Immunocytochemistry was done to determine the effect of melatonin (100 μM) on markers related to the proliferation of SSCs. First, the SSCs were fixed with paraformaldehyde 4% (Sigma-Aldrich) and permeabilized with 0.1% Triton X-100 (Sigma-Aldrich) followed by blocking for 1 hour with 10% goat serum (Sigma-Aldrich). Then, the samples were incubated with inhibitor of DNA binding 4 (ID4) (1:100; PA5-26976; Invitrogen) and PLZF (1:100; ab104854; Abcam, Cambridge) antibodies overnight, followed by a 2-hour exposure to secondary antibody FITC (ab6717; Abcam, United Kingdom). In addition, the nuclei were stained with 4,6-diamid-ino-2-phenylindole (DAPI, 1 g/mL. Finally, the slides were observed under a fluorescence microscope (Olympus LX71, Japan).

Assessment of BAX and Bcl-2 protein expression in frozen-thawed SSCs

Protein extraction from SSCs was done using TriPure Isolation Reagent (Roche, Germany). Electrophoresis was performed to separate 20 μg of the total protein for each sample. Then, the proteins were transferred into 10.5% and 12.5% gradient sodium dodecyl sulfate (SDS)–polyacrylamide gel (BioRad Laboratories, Hercules, CA) and polyvinylidene difluoride (PVDF) membrane (Roche) and blocked with 5% nonfat dry milk (Carnation, CA). Subsequently, the samples were incubated with suitable primary antibodies against BAX (sc23959, sec mouse: sc516102) (1:1000) and Bcl2 (sc7382, sec mouse: sc516102) (1:1000) at 4°C overnight. A nitrocellulose membrane was incubated for 2 hours after adding appropriate secondary antibodies (HRP conjugated goat anti-rabbit) (Abcam). Finally, the expression of the proteins was assessed using enhanced chemiluminescence.

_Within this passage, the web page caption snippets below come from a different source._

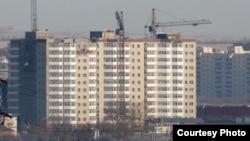 Строительство многоэтажного жилого дома. Караганда, 23 января 2014 года.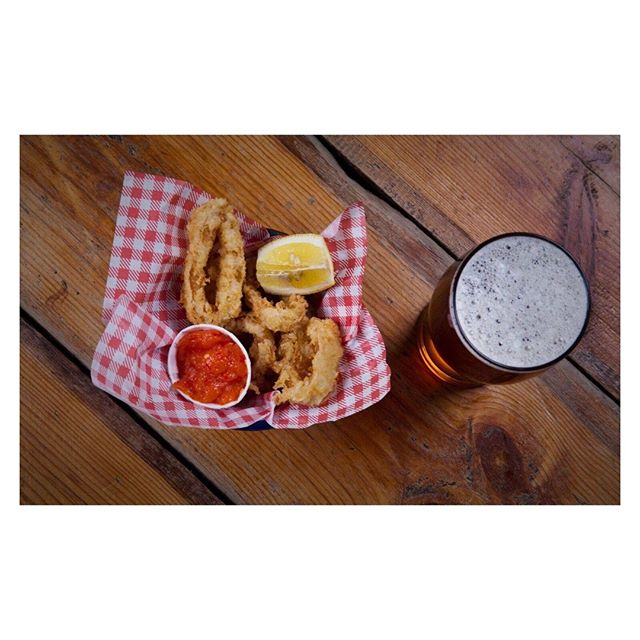 50% off ALL food every Monday (more beer money) ⠀ ⠀ Kitchen open from 17:00-22:00, check the menu here https://buff.ly/2G7pBmW ⠀ ⠀ #thejoker  #thejokerofpentonstreet #pub #chapelmarket #angel #islington #northlondon #N1 #whatson #whatsonlondon #londonliving #londondrinks #londoneats #publife #nightlife #nightout #food #foodblogger #foodie #foodporn #foodgasm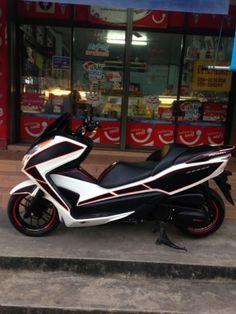 Honda Forza 300 Standard Honda Motorcycles, Cars And Motorcycles, Scooter Design, Vespa, Yamaha, Bike, Vehicles, Motorbikes, Motorcycles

Assessment of SSCs colonization in frozen-thawed SSCs

After the freezing–thawing process, SSCs (2 × 10⁵ cell/cm²) were cultured in DMEM containing 10% FBS, 100 U/mL penicillin, 100 mg/mL streptomycin, 10 ng/mL LIF, and 10 mg/mL GDNF in 5% CO₂ at 37°C for 1 week. The SSC colonies were observed and captured using an inverted microscope. Then, the number and diameter of the colonies were assessed using the Image J software.

Statistical analysis

The results were analyzed using the GraphPad Prism 7.0 using one-way ANOVA and the Tukey post hoc tests. p-Values <0.05 were considered statistically significant (p ≤ 0.05). The data are expressed as mean ± standard deviation.

Results

Determining the purity of SSCs

After the separation of SSCs of 4–5 neonatal mice (BALB/C), enzymatic digestion, and differential plating, the purity of SSCs (2 × 10⁵ cell/cm²) was investigated with flow cytometry using PLZF as a marker for undifferentiated cells. As expected, 98.32% of the cells were positive for PLZF (Fig. 1).

FIG. 1.

Results of flow cytometry indicating the purity percentage of SSCs with PLZF marker. M1: marker-negative cells, M2: marker-positive cells. (A) Control; (B) PLZF positive. FITC, fluorescein isothiocyanate; PLZF, promyelocytic leukemia zinc finger protein; SSCs, spermatogonial stem cells.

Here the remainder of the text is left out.